Últimamente escucho a muchos conciudadanos glosar emocionadamente su barrio, es decir, las plazas y calles adyacentes de su pila bautismal y los aromas e imágenes de su memoria infantil. En realidad es una vieja costumbre retórica, una forma de pertenencia con la que cada cual se identifica con un conjunto de valores. En una reciente entrevista el flamante presidente de Canarias, Ángel Víctor Torres, afirmaba que estaba orgulloso de ser de un barrio humilde de Arucas, "donde la gente se ha construido sus propias casas". Tampoco es algo muy característico, la verdad: la mayoría de los isleños de más de 50 años sabe que sus padres construyeron sus propias casas o vivieron en casas construidas por sus familiares. La elección de un barrio es en el caso de un político -en realidad de cualquiera - una forma de definirse ideológicamente. Porque uno no se vincula con un espacio físico y emocional que considera espantoso: siempre se cuenta y se canta como motivo de orgullo. Porque la memoria del barrio es, sobre todo, la memoria de la infancia, el barro nutricio con el que construimos la mitología que articulará los recuerdos y le concederá un sentido moral.

Me llevo mal con la consagración de la impudicia que recorre discursos, memorias, reivindicaciones, redes sociales: el exhibicionismo sentimental convertido en una asignatura obligatoria compitiendo en un incesante mercado emocional. Gentes que difunden fotos suyas en sesiones de quimioterapia, padres envueltos en lágrimas despidiéndose antes de subir a un avión, botarates que insultan desaforadamente por las detalladas miserias de su vida, transmisiones en directo de entierros del amado abuelito, suicidas que filman el momento de palmarla, comunidades digitales que parlamentan sobre el tamaño de su pene, declaraciones de amor eterno de octagenarios voluptuosos en youtube. En los mejores momentos es desagradable. En las próximas elecciones - es decir, después del verano - votaré por el candidato al que jamás se le haya escuchado ninguna puñetera observación sobre su propia, emocionante vida o sus gustos deportivos, literarios, filatélicos o gastronómicos. Un político que heroicamente se resista convertirse en un personaje. Un político que se niegue a contarnos su vida cotidiana. Un político que renuncie a ser carne de relato y se dedique a trabajar, por ejemplo, para mejorar la vida cotidiana del contribuyente.
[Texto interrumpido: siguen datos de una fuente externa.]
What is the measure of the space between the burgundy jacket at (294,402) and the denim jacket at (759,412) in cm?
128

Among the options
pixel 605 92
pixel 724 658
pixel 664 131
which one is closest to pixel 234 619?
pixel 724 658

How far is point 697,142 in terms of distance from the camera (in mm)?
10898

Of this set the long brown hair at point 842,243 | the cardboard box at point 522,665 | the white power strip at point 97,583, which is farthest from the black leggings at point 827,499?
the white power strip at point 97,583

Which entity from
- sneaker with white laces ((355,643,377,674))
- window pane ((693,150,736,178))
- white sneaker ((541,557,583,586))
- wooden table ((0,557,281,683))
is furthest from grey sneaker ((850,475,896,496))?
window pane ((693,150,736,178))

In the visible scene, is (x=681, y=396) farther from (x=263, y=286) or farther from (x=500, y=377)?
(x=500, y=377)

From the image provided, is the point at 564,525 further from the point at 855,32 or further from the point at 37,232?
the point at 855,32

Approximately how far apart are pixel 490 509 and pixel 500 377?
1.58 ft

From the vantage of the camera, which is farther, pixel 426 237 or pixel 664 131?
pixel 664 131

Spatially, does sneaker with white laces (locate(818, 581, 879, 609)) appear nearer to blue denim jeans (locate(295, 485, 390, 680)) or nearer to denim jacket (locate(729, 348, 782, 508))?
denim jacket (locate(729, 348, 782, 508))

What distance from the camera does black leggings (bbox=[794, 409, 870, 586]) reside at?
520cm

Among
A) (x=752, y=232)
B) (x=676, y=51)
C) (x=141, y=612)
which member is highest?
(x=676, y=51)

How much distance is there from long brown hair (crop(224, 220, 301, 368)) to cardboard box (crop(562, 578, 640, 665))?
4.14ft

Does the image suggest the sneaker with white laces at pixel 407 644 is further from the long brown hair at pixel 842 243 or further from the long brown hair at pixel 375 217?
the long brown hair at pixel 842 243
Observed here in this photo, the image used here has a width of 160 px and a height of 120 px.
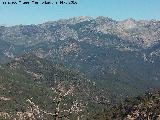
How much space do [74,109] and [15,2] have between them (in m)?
17.7

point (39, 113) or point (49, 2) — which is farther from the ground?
point (49, 2)

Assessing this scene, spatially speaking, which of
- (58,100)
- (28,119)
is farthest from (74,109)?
(28,119)

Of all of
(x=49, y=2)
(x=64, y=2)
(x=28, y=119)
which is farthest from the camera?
(x=49, y=2)

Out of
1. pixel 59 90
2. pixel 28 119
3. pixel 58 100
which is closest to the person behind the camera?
pixel 59 90

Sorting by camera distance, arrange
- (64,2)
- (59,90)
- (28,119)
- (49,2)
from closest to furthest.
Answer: (59,90)
(28,119)
(64,2)
(49,2)

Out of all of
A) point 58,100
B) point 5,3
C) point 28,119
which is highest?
point 5,3

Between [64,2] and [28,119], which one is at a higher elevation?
[64,2]

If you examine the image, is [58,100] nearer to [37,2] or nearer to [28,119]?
[28,119]

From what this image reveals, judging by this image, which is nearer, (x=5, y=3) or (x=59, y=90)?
(x=59, y=90)

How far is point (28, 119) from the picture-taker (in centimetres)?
2762

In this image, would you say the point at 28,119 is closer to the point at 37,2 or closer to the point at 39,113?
the point at 39,113

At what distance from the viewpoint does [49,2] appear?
39844 mm

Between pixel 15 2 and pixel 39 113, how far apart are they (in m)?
17.0

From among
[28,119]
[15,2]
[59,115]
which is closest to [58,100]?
[59,115]
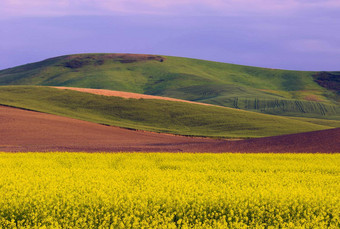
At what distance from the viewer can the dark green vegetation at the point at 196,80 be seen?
121 meters

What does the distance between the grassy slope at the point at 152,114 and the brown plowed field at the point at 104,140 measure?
6782mm

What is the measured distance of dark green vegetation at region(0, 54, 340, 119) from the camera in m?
121

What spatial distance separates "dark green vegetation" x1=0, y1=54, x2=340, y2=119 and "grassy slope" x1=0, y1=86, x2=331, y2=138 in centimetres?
3603

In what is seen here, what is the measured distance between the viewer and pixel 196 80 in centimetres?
15600

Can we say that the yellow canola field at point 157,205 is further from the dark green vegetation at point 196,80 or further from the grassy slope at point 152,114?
the dark green vegetation at point 196,80

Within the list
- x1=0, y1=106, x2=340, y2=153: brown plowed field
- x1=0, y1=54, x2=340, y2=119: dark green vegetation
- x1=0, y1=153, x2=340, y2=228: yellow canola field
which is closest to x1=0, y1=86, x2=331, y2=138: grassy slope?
x1=0, y1=106, x2=340, y2=153: brown plowed field

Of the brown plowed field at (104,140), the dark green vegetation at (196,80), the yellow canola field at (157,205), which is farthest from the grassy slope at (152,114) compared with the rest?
the yellow canola field at (157,205)

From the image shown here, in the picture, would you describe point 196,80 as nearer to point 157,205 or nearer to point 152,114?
point 152,114

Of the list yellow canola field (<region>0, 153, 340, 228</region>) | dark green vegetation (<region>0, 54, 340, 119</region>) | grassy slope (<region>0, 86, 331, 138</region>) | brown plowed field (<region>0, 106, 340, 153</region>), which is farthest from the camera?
dark green vegetation (<region>0, 54, 340, 119</region>)

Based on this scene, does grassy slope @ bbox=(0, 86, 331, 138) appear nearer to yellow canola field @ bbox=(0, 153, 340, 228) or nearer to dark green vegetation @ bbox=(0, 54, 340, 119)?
dark green vegetation @ bbox=(0, 54, 340, 119)

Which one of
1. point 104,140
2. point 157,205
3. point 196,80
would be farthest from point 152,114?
point 196,80

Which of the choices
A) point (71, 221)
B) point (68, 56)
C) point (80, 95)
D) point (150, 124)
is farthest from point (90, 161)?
point (68, 56)

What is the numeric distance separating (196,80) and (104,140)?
358 feet

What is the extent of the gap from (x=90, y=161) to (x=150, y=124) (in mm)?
45970
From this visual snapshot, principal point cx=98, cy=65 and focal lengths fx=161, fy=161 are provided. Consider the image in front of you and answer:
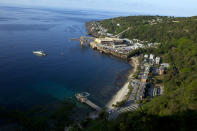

Porque estamos los otros. Los que no nacimos y nos criamos en un barrio, sino en muchos, y que hemos necesitado combinar un rompecabezas de minúsculas patrias del sentimiento y del deseo para terminan aprendiendo que los barrios suelen ser jaulas, que el primer deber de un pibe o una piba es huir del barrio, escapar a pelo de su ciudad, no ser siervo de ninguna memoria colectiva, traicionar sin dudarlo a su tierra. Siempre se puede y a veces se puede volver para un complejo y peligroso ejercicio de rescate. Pero nunca te sabrá igual. La vida es como aquel plato excepcional que comiste una vez, junto a unos ojos que se han borrado para siempre en las aguas torrenciales del tiempo. Aunque recuperes los mismos ingredientes y lo cocines con toda la delicadeza de tus manos cansadas, jamás tendrá el mismo sabor preciso y deslumbrante.